#### [Written task]
Copy the lines below verbatim, beginning with the line that includes "How far is the" and continuing to the end; leave out everything before it.

Picture-based spatial questions
>>>

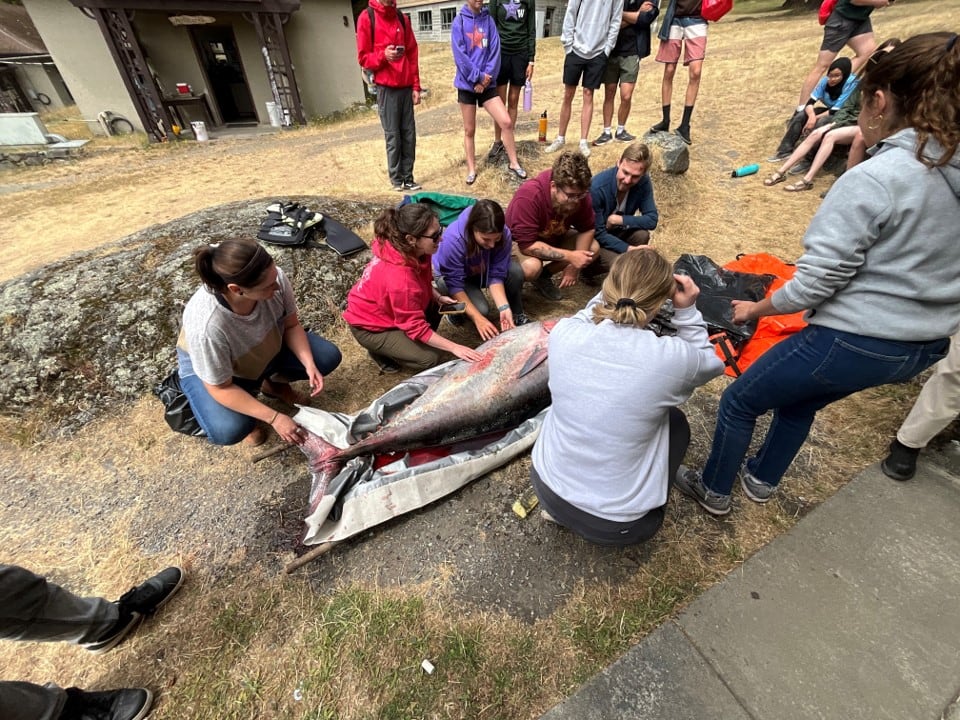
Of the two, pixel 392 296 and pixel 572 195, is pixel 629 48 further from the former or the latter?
pixel 392 296

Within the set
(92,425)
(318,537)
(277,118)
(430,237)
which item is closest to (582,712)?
(318,537)

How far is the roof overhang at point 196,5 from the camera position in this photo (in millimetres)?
10367

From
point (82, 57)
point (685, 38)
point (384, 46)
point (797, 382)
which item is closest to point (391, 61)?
point (384, 46)

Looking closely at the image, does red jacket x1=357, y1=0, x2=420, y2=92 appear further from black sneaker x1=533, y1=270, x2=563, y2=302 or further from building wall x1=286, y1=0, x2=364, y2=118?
building wall x1=286, y1=0, x2=364, y2=118

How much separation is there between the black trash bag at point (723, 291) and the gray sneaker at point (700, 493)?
5.41 ft

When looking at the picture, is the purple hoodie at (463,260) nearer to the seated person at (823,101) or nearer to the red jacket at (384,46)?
the red jacket at (384,46)

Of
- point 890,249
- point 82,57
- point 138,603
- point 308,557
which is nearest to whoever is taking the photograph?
point 890,249

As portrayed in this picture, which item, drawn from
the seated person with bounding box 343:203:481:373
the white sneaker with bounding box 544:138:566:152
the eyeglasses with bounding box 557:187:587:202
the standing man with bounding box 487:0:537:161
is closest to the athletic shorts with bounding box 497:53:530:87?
the standing man with bounding box 487:0:537:161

<<<

#### [Correct answer]
How far is the roof overhang at point 196,5 from the camera position in this photo (in millimetres)?
10367

From
point (82, 57)
point (685, 38)
point (384, 46)
point (797, 382)
which item is closest to point (391, 61)?
point (384, 46)

Looking closely at the image, does red jacket x1=357, y1=0, x2=420, y2=92 appear further from black sneaker x1=533, y1=270, x2=563, y2=302 or further from building wall x1=286, y1=0, x2=364, y2=118?
building wall x1=286, y1=0, x2=364, y2=118

How much separation is there between the black trash bag at point (723, 291) and the gray sneaker at point (700, 493)?
5.41 ft

When looking at the picture, is the purple hoodie at (463,260) nearer to the seated person at (823,101) or nearer to the red jacket at (384,46)?
the red jacket at (384,46)

Of
- point 890,249
- point 82,57
- point 138,603
- point 308,557
which is nearest to whoever is taking the photograph?
point 890,249

As portrayed in this picture, which item, drawn from
the seated person with bounding box 343:203:481:373
the white sneaker with bounding box 544:138:566:152
the eyeglasses with bounding box 557:187:587:202
the standing man with bounding box 487:0:537:161
is closest to the athletic shorts with bounding box 497:53:530:87?
the standing man with bounding box 487:0:537:161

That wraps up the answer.